Standard Buckethead shot.

Buckethead
Buckethead

Barbara says that all family albums are the same, if you squint a bit – “trip to the beach”, “Christmas”, and so on. If she’s right, I think “child with bucket on head” is part of the canon.
Blame this one on my genes, not Fiona’s!

Poisonous Flower Drill.

Last night we had a fire drill here at Tasma (yeah I know, paranoid) – teaching the kids to get down low and crawl to the front door, and go out to the letterbox if there was a fire. When we finished, Lucinda (4) said “That’s for fire, right? What about the BATS? What about the POISONOUS FLOWERS?”.
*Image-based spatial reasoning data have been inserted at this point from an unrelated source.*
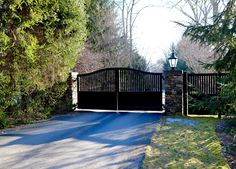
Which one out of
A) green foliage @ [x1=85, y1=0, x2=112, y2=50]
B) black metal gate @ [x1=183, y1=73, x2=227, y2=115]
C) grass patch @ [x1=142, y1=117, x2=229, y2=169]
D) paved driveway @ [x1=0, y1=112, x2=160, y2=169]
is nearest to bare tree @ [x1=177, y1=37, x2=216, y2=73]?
green foliage @ [x1=85, y1=0, x2=112, y2=50]

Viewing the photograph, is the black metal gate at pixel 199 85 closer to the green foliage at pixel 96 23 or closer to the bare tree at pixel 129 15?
the green foliage at pixel 96 23

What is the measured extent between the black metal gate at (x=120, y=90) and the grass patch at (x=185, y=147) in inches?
90.5

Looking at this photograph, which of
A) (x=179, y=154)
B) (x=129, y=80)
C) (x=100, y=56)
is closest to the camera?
(x=179, y=154)

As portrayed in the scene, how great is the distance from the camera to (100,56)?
49.0 ft

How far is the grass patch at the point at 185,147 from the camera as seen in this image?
480 centimetres

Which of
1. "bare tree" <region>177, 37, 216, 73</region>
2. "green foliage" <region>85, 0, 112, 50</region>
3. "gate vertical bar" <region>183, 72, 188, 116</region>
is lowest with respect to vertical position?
"gate vertical bar" <region>183, 72, 188, 116</region>

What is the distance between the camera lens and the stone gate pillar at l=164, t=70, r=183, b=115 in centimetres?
964

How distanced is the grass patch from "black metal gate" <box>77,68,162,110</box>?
2.30 meters

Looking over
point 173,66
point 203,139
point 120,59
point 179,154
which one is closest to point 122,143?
point 179,154

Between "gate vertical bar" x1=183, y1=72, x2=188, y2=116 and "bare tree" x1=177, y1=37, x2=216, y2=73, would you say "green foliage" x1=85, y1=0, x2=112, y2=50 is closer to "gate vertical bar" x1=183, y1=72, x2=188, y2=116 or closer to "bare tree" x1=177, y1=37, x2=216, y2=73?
"bare tree" x1=177, y1=37, x2=216, y2=73

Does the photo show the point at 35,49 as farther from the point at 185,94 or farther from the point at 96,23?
the point at 96,23

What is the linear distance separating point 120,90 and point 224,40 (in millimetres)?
6270

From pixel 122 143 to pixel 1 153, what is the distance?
2495mm

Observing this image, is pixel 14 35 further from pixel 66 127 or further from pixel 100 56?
pixel 100 56
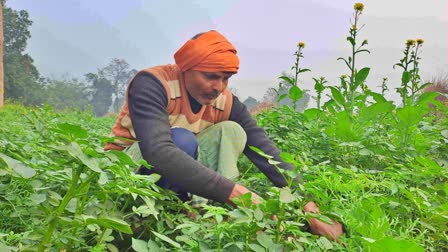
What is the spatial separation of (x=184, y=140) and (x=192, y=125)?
268mm

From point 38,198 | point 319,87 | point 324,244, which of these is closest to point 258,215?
point 324,244

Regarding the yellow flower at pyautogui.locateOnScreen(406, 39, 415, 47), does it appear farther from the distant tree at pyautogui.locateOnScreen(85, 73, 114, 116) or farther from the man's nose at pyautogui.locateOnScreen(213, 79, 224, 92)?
the distant tree at pyautogui.locateOnScreen(85, 73, 114, 116)

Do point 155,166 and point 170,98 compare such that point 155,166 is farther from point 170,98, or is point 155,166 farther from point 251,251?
point 251,251

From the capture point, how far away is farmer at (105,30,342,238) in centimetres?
194

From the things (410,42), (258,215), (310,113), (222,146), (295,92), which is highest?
(410,42)

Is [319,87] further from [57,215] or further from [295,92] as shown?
[57,215]

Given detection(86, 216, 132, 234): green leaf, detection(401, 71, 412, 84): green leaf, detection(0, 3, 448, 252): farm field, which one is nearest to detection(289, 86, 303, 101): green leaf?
detection(401, 71, 412, 84): green leaf

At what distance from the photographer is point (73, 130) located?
43.8 inches

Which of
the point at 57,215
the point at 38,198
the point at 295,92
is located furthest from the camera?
the point at 295,92

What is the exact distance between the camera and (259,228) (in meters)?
1.36

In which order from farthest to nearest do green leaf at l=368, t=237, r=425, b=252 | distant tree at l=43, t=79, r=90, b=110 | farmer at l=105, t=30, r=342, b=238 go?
distant tree at l=43, t=79, r=90, b=110, farmer at l=105, t=30, r=342, b=238, green leaf at l=368, t=237, r=425, b=252

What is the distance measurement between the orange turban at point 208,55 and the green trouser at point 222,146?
1.02 feet

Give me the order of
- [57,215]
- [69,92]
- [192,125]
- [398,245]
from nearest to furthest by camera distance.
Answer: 1. [398,245]
2. [57,215]
3. [192,125]
4. [69,92]

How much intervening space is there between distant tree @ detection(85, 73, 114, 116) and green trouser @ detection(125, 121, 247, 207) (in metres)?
55.4
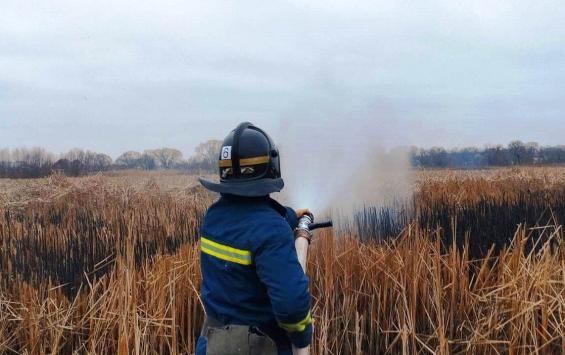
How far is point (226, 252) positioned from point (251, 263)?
13 centimetres

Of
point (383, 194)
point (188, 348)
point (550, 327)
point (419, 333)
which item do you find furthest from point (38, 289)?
point (383, 194)

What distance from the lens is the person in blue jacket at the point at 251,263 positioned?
1.86 m

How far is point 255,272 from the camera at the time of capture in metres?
1.97

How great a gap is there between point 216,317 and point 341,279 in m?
1.74

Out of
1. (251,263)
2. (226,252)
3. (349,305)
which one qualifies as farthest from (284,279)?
(349,305)

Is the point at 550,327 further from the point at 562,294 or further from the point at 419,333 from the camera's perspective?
the point at 419,333

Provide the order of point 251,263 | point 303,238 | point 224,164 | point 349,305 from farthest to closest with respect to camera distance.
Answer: point 349,305 < point 303,238 < point 224,164 < point 251,263

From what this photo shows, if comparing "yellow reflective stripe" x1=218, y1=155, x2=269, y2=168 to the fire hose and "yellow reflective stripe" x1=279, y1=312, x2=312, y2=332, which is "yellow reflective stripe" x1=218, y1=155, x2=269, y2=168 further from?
"yellow reflective stripe" x1=279, y1=312, x2=312, y2=332

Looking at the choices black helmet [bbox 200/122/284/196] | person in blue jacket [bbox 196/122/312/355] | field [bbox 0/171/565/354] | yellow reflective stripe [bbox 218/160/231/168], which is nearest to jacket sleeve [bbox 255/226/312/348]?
person in blue jacket [bbox 196/122/312/355]

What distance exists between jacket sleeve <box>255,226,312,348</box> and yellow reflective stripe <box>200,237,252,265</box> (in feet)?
0.18

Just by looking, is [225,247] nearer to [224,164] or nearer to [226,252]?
[226,252]

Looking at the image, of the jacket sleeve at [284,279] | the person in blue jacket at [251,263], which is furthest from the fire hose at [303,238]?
the jacket sleeve at [284,279]

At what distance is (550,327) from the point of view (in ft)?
11.0

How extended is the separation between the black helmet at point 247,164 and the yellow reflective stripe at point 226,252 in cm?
23
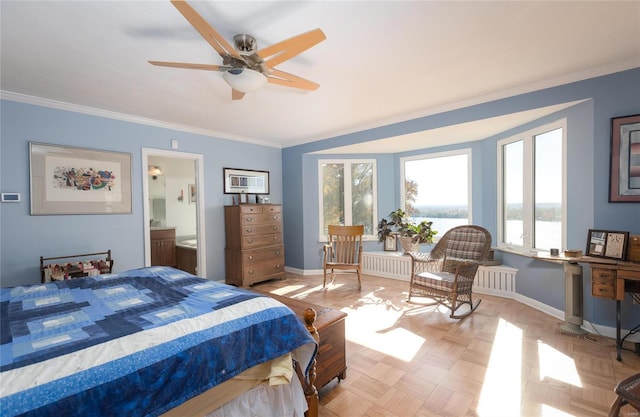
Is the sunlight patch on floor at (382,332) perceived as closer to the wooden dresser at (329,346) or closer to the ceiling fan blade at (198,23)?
the wooden dresser at (329,346)

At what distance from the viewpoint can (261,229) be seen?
4.64 m

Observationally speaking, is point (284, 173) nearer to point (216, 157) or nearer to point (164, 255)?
point (216, 157)

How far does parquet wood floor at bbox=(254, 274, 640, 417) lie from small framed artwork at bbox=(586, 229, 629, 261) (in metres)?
0.80

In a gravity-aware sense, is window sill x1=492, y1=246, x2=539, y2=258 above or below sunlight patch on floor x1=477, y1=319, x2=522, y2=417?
above

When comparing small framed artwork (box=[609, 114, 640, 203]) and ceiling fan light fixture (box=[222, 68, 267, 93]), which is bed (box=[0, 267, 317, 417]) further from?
small framed artwork (box=[609, 114, 640, 203])

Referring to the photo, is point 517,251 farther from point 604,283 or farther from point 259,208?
point 259,208

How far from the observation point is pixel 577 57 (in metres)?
2.41

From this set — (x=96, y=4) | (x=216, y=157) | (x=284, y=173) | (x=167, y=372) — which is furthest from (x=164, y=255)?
(x=167, y=372)

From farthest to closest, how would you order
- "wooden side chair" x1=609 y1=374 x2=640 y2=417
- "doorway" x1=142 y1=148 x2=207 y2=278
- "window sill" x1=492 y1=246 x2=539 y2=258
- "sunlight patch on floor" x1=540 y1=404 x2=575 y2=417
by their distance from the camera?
"doorway" x1=142 y1=148 x2=207 y2=278, "window sill" x1=492 y1=246 x2=539 y2=258, "sunlight patch on floor" x1=540 y1=404 x2=575 y2=417, "wooden side chair" x1=609 y1=374 x2=640 y2=417

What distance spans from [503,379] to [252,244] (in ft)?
11.5

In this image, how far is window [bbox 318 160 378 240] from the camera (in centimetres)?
532

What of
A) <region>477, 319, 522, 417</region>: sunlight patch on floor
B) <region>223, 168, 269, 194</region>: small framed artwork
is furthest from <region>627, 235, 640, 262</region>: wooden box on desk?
<region>223, 168, 269, 194</region>: small framed artwork

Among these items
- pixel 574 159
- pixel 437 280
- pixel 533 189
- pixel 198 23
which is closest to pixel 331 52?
pixel 198 23

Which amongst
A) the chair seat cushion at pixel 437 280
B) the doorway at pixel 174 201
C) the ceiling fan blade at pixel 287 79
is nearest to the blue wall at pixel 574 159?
the chair seat cushion at pixel 437 280
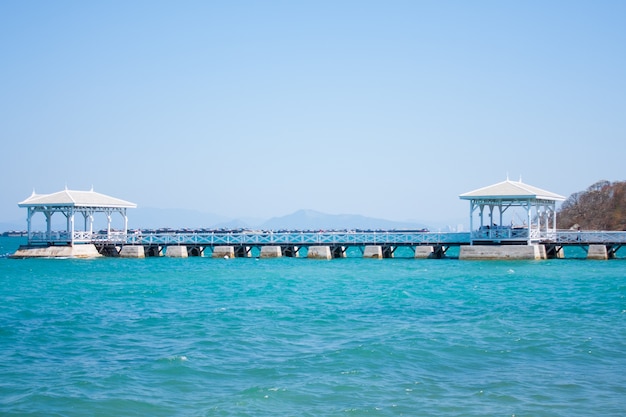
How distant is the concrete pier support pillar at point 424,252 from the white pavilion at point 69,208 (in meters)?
22.2

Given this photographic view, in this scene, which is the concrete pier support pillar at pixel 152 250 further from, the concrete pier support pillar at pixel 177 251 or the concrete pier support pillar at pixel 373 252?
the concrete pier support pillar at pixel 373 252

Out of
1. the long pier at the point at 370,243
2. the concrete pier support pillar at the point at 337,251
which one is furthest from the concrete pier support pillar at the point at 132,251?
the concrete pier support pillar at the point at 337,251

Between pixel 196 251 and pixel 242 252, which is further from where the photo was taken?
pixel 196 251

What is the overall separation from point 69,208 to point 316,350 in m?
40.5

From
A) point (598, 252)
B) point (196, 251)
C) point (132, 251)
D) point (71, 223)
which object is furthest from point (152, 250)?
point (598, 252)

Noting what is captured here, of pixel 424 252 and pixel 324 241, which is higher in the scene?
pixel 324 241

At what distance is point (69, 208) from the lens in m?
53.2

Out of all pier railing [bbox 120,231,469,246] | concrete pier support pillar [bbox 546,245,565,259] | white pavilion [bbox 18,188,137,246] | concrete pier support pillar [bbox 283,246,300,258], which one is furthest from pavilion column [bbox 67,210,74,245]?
concrete pier support pillar [bbox 546,245,565,259]

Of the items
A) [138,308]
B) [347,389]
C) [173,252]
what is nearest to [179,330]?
[138,308]

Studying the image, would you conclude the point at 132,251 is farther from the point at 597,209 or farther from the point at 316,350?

We just hadnt covered enough bases for our Lucinda.

An email from Pat

Ethan and Lucinda had the weekend down at Nanna Pat’s, and Pat sent this intriguing exchange through to me:

+_+_+_+_+_+_+_+_+_ SNIP +_+_+_+_+_+_+_+_

Hi Folks,
I have just had a fascinating conversation with Lucinda, so jotted it down to share with you in case I forgot. We were sitting on opposite sides of the table – me doing my puzzles in the paper, and she drawing pictures, when apropos of nothing:

L: It’s hard being me.
P. Why?
L: I fall over, and Audrey hurts me. One time she pushed a doll into my head. [Other Audrey “events” were added here, but I couldn’t write fast enough!]
L: [After a moment’s thought and with a sigh.] So it’s hard being Lucinda.
I’ll have to be someone else.
P: If you were someone else, who would you like to be?
L: A different one of me.
P: So Audrey’s the problem is she?
L: [Here followed several Audrey gripes, the one I liked best was..] She stinks the whole place out when she has a pooey nappy.

All this was said without any angst or venom, but rather with an air of resignation.
And we thought Ethan was the original thinker!
I think we’re in for a delightful weekend.